138117 - Completed downloads are not removed from Cache folder

Reporter

Description

•

23 years ago

From Bugzilla Helper: User-Agent: Mozilla/5.0 (Macintosh; U; PPC Mac OS X; en-US; rv:0.9.9+) Gecko/20020417 BuildID: 2002041703 After completing a download, the cached file is not removed from the cache folder. The cache folder will continue to grow no matter what the size limit is set to in the prefs. Reproducible: Always Steps to Reproduce: 1. Clean out the cache folder (so that you can observer the difference in step 3) 2. Go to the provided link and choose Save As... or Open With... 3. When the file is finished, check the cache folder. Actual Results: The cached file (of approximately 16 megs) is still in the cache folder, even though the download was completed. Expected Results: The cached file should be removed upon the completion of the download This is a major bug since you could conceivably lose a lot of space very quickly (like me downloading nightlies everyday for a week, plus Chimera builds). I think that this would best be fixed by removing the cached file if the download is interupted (via loss of connection, crash of Mozilla, etc) or completed. If the download is simply paused, you're obviously going to want to keep the file. This was seen on Mac OS X 10.1.3 and 10.1.4 on a Powerbook G3 500mHz with 12gig hard drive and 512mb RAM.

Erick Wong

Comment 1

•

23 years ago

I have been experiencing the same problem on MacOS 9, so it's just not specific to Fizilla.

hirata masakazu

Comment 2

•

23 years ago

The archives and encoded files are removed by StuffitExpander after expanding, I suppose. Check the preferences of StuufitExpander.

Prachi Gauriar

Reporter

Comment 3

•

23 years ago

This isn't an issue with Stuffit. This is definitely a Mozilla issue. The completed download should be removed from the cache folder. Stuffit isn't responsible for that, Mozilla is. This really needs to be fixed by Moz 1.0. This is a serious problem in efficiency. Mozilla goes over my cache limit daily because I download a lot of files and none of them are removed from the cache folder.

Erick Wong

Comment 4

•

23 years ago

Just to clarify the problem a bit further: When you download a file, two copies are created: one goes to your designated download folder (say, the desktop), and has a normal filename like "archive.sit". A second copy is saved to the Mozilla cache folder under a hashed filename such as "0183A748d01". The problem is that this second copy is completely ignored by the cache manager and never gets deleted, even with the "Clear Disk Cache" button. Obviously, this leads to a rapid and persistent bloating of the cache folder. I wonder if this bug should be filed under "Networking: Cache"?

Prachi Gauriar

Reporter

Comment 5

•

23 years ago

I totally missed that category. I'm moving it. Maybe work will be done on it.

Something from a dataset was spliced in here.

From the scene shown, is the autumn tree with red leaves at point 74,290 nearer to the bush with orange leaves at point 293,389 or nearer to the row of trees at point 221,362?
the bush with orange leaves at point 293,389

Component: File Handling → Networking: Cache

timeless

Comment 6

•

23 years ago

.

Assignee: law → gordon

QA Contact: sairuh → tever

Prachi Gauriar

Reporter

Comment 7

•

23 years ago

*** This bug has been confirmed by popular vote. ***

Status: UNCONFIRMED → NEW

Ever confirmed: true

ajbu

Comment 8

•

23 years ago

I am also having this problem on Windows XP. Is there a separate bug for Windows on this that I missed, or should this be set to OS: All? Was a real problem for me downloading Linux ISO files, having my boot disk filled up and crashing Windows...

Prachi Gauriar

Reporter

Comment 9

•

23 years ago

I'm going to go ahead and change this to OS->All, Platform->All based on comment 8.

OS: MacOS X → All

Hardware: Macintosh → All

Matthias Versen [:Matti]

Comment 10

•

23 years ago

*** Bug 142791 has been marked as a duplicate of this bug. ***

Andrew Hagen

Comment 11

•

22 years ago

Proposed relnote: Downloaded files are never removed from the disc cache. This can be problematic if downloaded files are very large. Workaround: go to the profile directory and manually delete them.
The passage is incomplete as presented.